Enhanced metal-ceramic adhesion by sequential sputter deposition and pulsed laser melting of copper films on sapphire substrates

Abstract

A study is presented of the effect of pulsed XeCl (308 nm) laser treatment on the adhesion between sputter-deposited copper films and sapphire substrates. Laser treatment (LT) of individual 80 nm thick copper films results in adhesion enhancement, relative to the assputtered film for XeCl energy densities >0.35 J cm⁻². Thicker (∼ 1μm), strongly adherent copper films can be built up by alternating discrete and sequential sputter deposition with pulsed laser irradiations carried out in air.

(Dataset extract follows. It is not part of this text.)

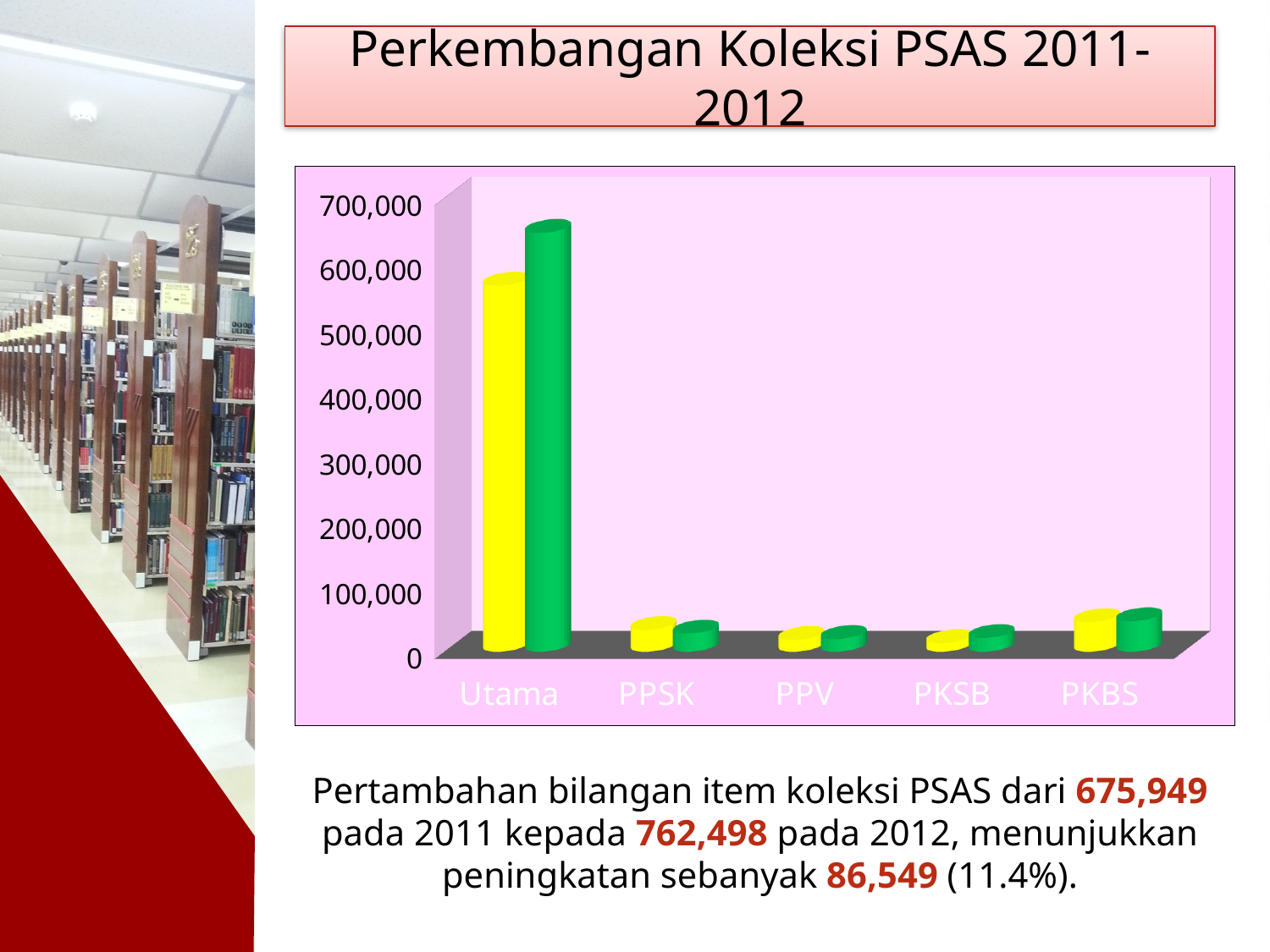
Is the green bar for PKBS greater or less than 100,000? less Is the yellow bar for PPSK greater or less than 100,000? less Which category has the highest bars in the chart? Utama How many bars are shown for each category in the chart? 2 What is the title of the slide containing the chart? Perkembangan Koleksi PSAS 2011-2012 Is the yellow bar for Utama greater or less than 500,000? greater How many categories are shown on the x axis of the chart? 5 What kind of chart is shown on the slide? bar chart Which is larger, the green bar for Utama or the green bar for PPSK? Utama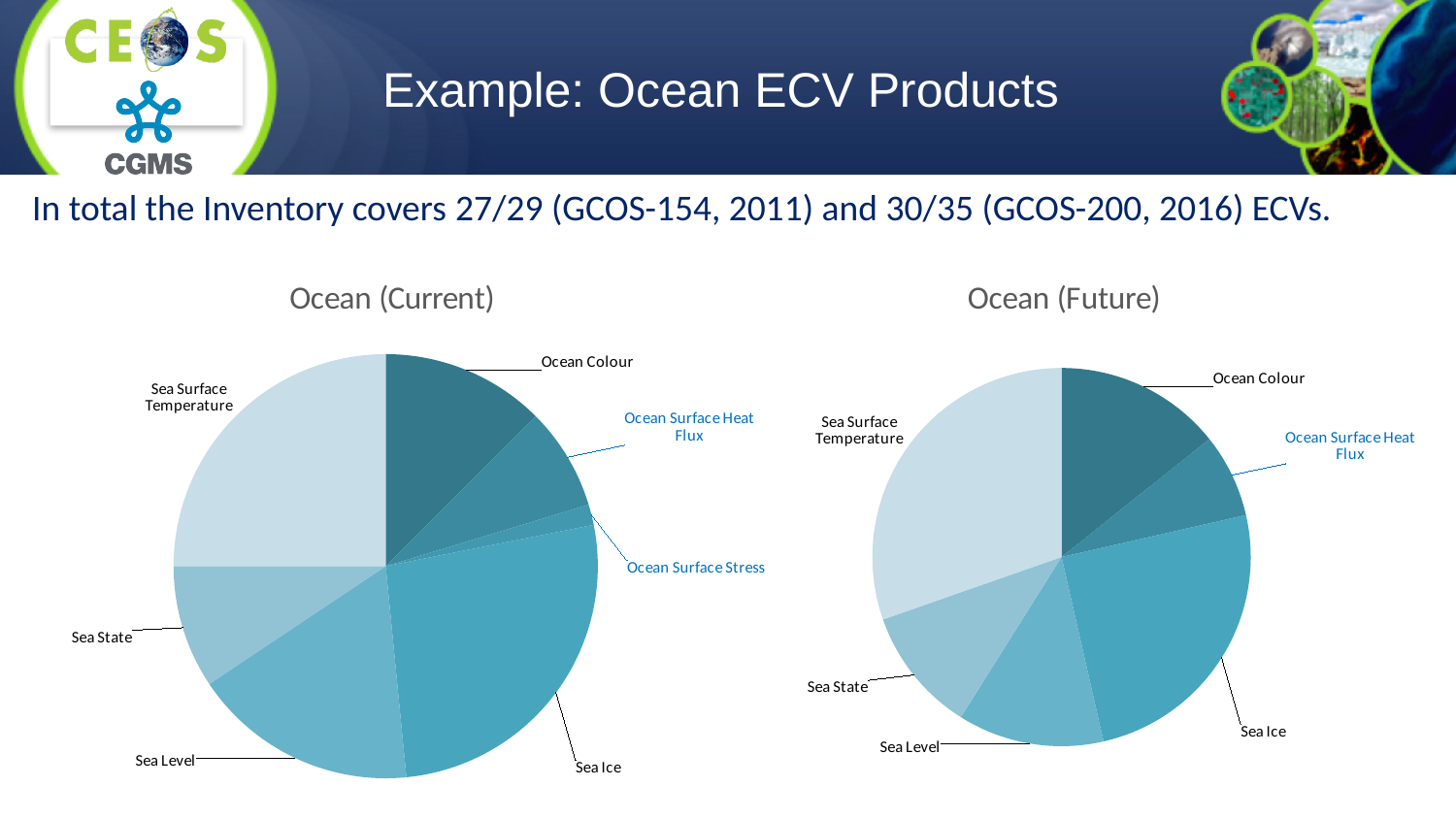
How many slices does the Ocean (Current) pie chart have? 7 In the Ocean (Future) chart, which slice is larger: Sea Ice or Ocean Surface Heat Flux? Sea Ice What kind of chart is the Ocean (Future) chart? Pie chart How many slices does the Ocean (Future) pie chart have? 6 What are the titles of the two pie charts on the slide? Ocean (Current) and Ocean (Future) Which category appears in the Ocean (Current) chart but not in the Ocean (Future) chart? Ocean Surface Stress What kind of chart is the Ocean (Current) chart? Pie chart In the Ocean (Current) chart, which slice is larger: Sea Ice or Ocean Colour? Sea Ice In the Ocean (Future) chart, which slice is larger: Sea Surface Temperature or Sea State? Sea Surface Temperature In the Ocean (Current) chart, which category has the smallest slice? Ocean Surface Stress In the Ocean (Future) chart, which category has the largest slice? Sea Surface Temperature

This sequential process yields smooth films whose adherence, as measured by the scratch test, is a factor of more than two to three greater than for as-sputtered films. The only way to remove the copper layer after irradiation was by cutting through the sapphire. Although formation of a metal oxide is a common consequence of LT in air, adhesion tests reveal no significant effect of carrying out LT in oxidizing or reducing atmospheres. During the earliest stages of the sequential process, the laser-melted film tends to break into small clusters. It is concluded that this process is driven by a surface energy gradient generated by lateral thermal gradients in the melt. These gradients, in turn, are due to the early establishment of isolated regions of good bonding and thermal contact with the substrate. One of the characteristic features of the sequential process is that this good bonding, once established in a given region, is maintained throughout successive meltings of the region. Adhesion mechanisms under LT are discussed.